November 10, 2025. I’d been wrestling with inconsistent agent behaviors for two weeks. Then I tried something that seemed almost too simple to work.
The Problem
I had built skills for my workers. Skills were wrappers around tools with specific parameters and error handling. Workers were supposed to use these skills.
But they only used them about 25% of the time.
Sometimes they followed instructions perfectly. Sometimes they skipped the skill entirely and called the tool directly. Sometimes they started using the skill, hit an issue, and bailed out to the tool.
The inconsistency was maddening. For technical details, see my post from that day.
The Question
I asked myself: What does the worker think success means?
The answer hit me.
Workers thought success meant accomplishing the goal. Run the tests. Check the code. Generate the report. That’s what their training data had taught them. Get the job done.
But my definition of success was different. I wanted them to use the skill. Not just accomplish the goal.
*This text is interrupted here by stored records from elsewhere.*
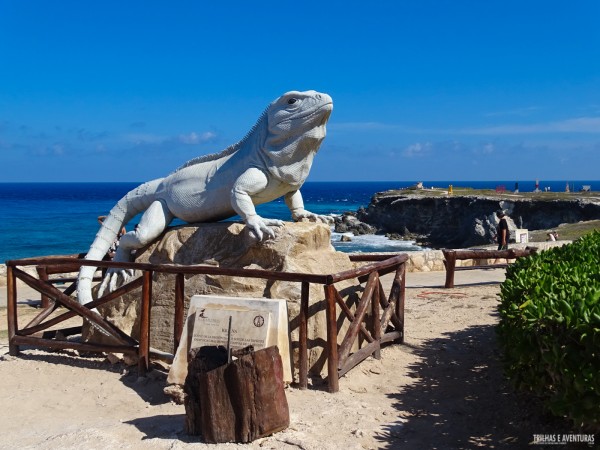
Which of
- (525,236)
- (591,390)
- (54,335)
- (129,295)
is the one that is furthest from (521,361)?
(525,236)

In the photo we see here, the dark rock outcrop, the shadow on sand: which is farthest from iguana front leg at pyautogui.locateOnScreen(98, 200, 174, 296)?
the dark rock outcrop

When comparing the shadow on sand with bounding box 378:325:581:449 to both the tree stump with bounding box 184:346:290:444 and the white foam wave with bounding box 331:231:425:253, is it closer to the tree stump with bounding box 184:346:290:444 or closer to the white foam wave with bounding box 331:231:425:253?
the tree stump with bounding box 184:346:290:444

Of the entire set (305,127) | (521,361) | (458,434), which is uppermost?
(305,127)

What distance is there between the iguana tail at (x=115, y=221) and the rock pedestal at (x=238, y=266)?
52 cm

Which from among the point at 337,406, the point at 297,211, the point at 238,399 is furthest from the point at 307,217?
the point at 238,399

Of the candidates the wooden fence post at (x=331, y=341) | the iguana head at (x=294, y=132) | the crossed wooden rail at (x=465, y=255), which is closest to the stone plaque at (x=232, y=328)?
the wooden fence post at (x=331, y=341)

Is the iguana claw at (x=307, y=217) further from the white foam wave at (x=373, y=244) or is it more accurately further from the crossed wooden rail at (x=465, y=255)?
the white foam wave at (x=373, y=244)

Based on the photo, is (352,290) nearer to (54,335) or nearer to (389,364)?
(389,364)

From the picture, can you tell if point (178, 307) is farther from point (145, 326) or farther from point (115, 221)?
point (115, 221)

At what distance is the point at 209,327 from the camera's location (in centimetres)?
543

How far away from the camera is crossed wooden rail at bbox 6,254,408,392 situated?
219 inches

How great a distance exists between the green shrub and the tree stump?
6.16 feet

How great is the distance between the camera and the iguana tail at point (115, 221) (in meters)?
7.61

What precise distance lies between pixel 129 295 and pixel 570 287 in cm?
495
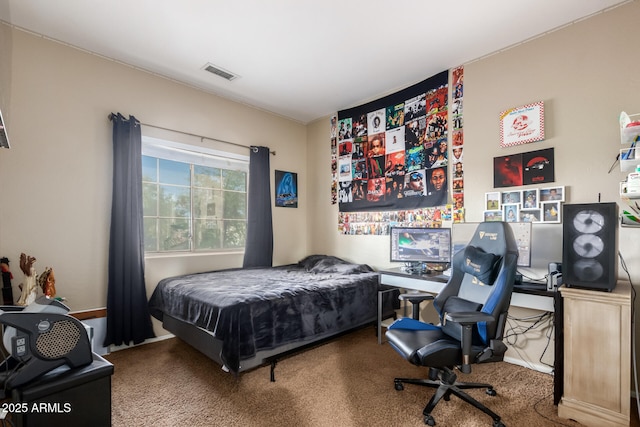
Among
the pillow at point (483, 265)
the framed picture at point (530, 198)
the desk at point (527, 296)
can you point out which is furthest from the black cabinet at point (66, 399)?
the framed picture at point (530, 198)

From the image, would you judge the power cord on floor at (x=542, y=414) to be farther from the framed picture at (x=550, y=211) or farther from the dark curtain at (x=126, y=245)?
the dark curtain at (x=126, y=245)

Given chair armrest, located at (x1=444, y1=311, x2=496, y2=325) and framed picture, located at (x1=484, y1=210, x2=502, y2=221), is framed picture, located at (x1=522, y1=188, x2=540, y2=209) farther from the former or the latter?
chair armrest, located at (x1=444, y1=311, x2=496, y2=325)

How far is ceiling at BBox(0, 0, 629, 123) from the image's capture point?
7.37 ft

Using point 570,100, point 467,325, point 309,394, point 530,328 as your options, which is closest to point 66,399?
point 309,394

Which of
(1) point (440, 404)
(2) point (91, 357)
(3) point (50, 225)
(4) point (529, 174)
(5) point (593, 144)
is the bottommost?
(1) point (440, 404)

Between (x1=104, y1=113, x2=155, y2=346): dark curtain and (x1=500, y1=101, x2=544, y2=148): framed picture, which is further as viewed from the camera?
(x1=104, y1=113, x2=155, y2=346): dark curtain

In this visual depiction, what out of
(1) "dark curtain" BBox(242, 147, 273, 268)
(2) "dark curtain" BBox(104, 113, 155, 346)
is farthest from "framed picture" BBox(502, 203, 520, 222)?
(2) "dark curtain" BBox(104, 113, 155, 346)

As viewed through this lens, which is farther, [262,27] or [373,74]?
[373,74]

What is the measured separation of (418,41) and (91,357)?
3.05 meters

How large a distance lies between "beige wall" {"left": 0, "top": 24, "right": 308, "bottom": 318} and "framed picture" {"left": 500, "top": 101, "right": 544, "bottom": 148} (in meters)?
3.15

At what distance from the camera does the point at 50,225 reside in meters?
2.62

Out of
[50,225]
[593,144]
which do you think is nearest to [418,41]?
[593,144]

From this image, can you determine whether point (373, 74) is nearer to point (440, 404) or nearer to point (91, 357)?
point (440, 404)

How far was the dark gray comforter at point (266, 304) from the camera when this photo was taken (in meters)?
2.20
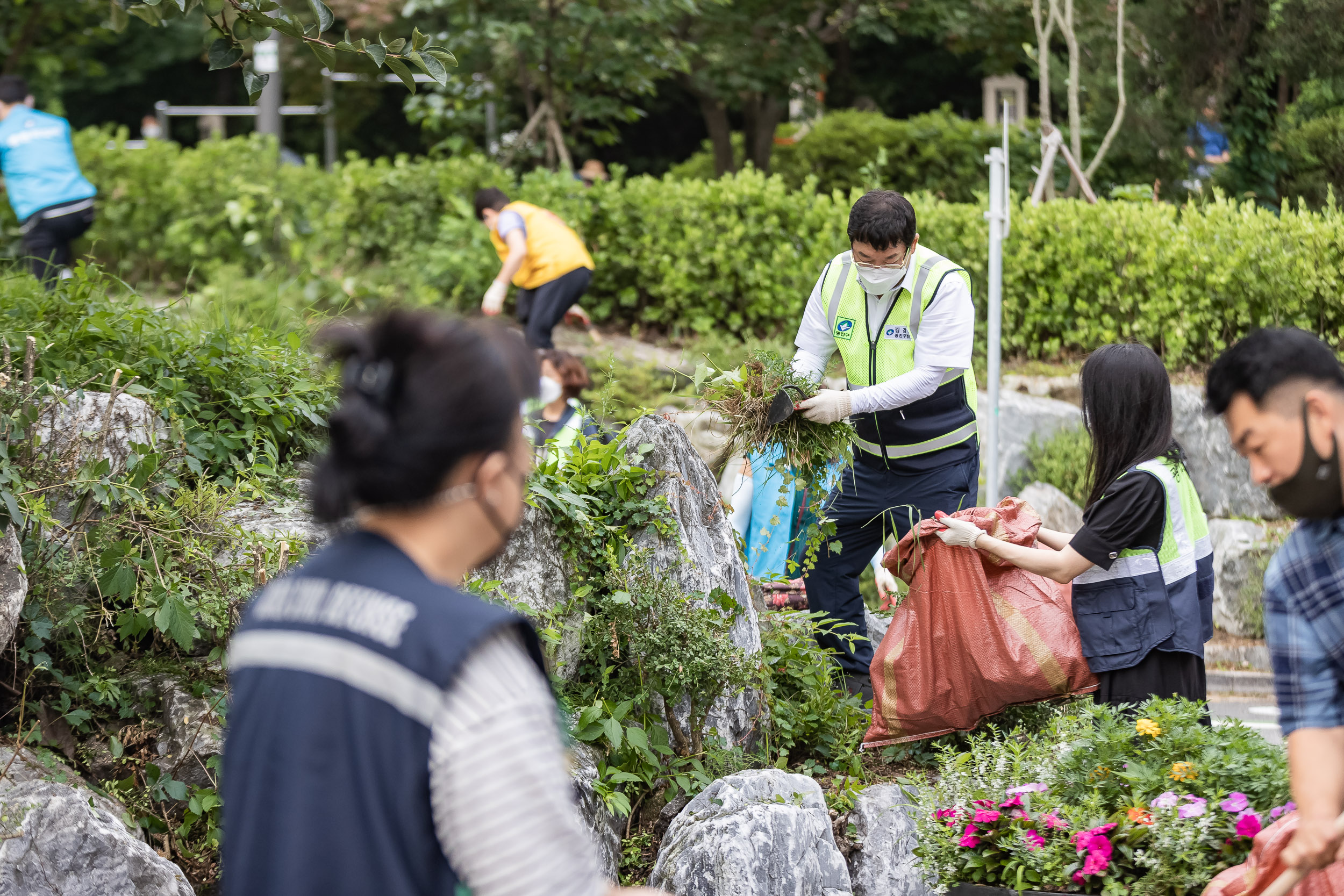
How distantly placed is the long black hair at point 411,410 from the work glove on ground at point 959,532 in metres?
2.50

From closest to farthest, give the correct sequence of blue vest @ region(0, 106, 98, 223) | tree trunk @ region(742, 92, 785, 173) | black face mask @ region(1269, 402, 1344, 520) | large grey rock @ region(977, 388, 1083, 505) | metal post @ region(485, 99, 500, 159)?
black face mask @ region(1269, 402, 1344, 520), large grey rock @ region(977, 388, 1083, 505), blue vest @ region(0, 106, 98, 223), metal post @ region(485, 99, 500, 159), tree trunk @ region(742, 92, 785, 173)

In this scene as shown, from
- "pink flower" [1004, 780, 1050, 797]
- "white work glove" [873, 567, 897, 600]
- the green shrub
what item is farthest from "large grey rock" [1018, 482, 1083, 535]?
"pink flower" [1004, 780, 1050, 797]

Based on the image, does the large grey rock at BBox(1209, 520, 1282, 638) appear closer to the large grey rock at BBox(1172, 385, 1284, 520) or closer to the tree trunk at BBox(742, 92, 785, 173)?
the large grey rock at BBox(1172, 385, 1284, 520)

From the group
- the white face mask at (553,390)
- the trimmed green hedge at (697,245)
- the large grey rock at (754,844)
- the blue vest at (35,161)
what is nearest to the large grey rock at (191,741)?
the large grey rock at (754,844)

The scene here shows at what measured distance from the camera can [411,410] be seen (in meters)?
1.36

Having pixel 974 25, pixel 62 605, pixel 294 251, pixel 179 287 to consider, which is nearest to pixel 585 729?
pixel 62 605

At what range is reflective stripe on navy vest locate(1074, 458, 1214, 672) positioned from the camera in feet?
11.0

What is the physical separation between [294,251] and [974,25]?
704cm

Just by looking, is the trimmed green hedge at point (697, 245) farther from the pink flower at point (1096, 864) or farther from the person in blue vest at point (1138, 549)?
the pink flower at point (1096, 864)

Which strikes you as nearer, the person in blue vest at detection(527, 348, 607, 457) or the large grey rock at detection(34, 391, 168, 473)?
the large grey rock at detection(34, 391, 168, 473)

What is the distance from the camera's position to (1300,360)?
1870 mm

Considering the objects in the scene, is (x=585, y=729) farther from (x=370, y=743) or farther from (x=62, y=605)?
(x=370, y=743)

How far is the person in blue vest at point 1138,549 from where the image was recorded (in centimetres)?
329

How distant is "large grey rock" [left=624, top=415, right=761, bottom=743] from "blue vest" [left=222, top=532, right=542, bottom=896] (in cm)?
261
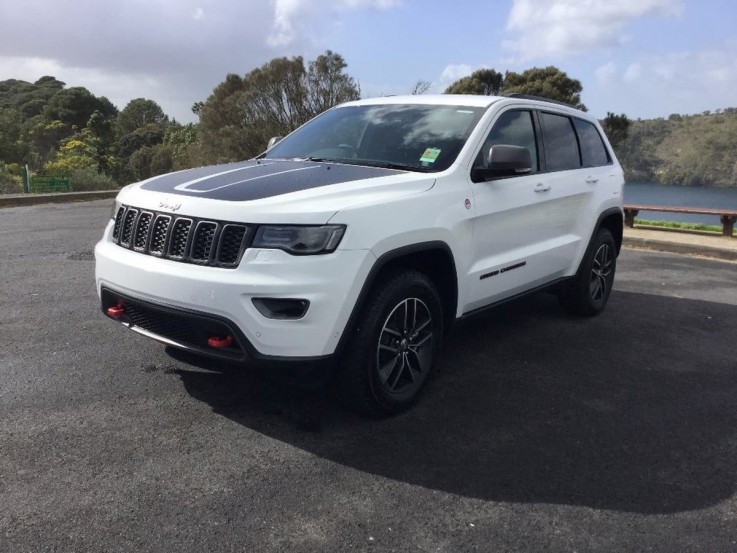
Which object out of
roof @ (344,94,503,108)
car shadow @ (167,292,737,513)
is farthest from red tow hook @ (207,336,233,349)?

These were different definitions of success.
Why They Bypassed Skills
When a skill hit an issue, workers faced a choice. Debug the skill, which was hard. Or call the tool directly and accomplish the goal, which was easy.
The goal won every time. That’s what training had taught them.
The Solution
I changed how I defined success.
From: “Use this skill to perform the task.”
To: “Success: Used the skill to perform the task. Failure: Bypassed the skill and called the tool directly.”
The shift was subtle but important. Using the skill wasn’t a step toward success. Using the skill WAS success. Calling the tool directly was failure, even if it accomplished the task.
The Results
Skill usage went from 25% to 100%.
Complete, consistent compliance. Reliable behavior every time. The solution was embarrassingly simple.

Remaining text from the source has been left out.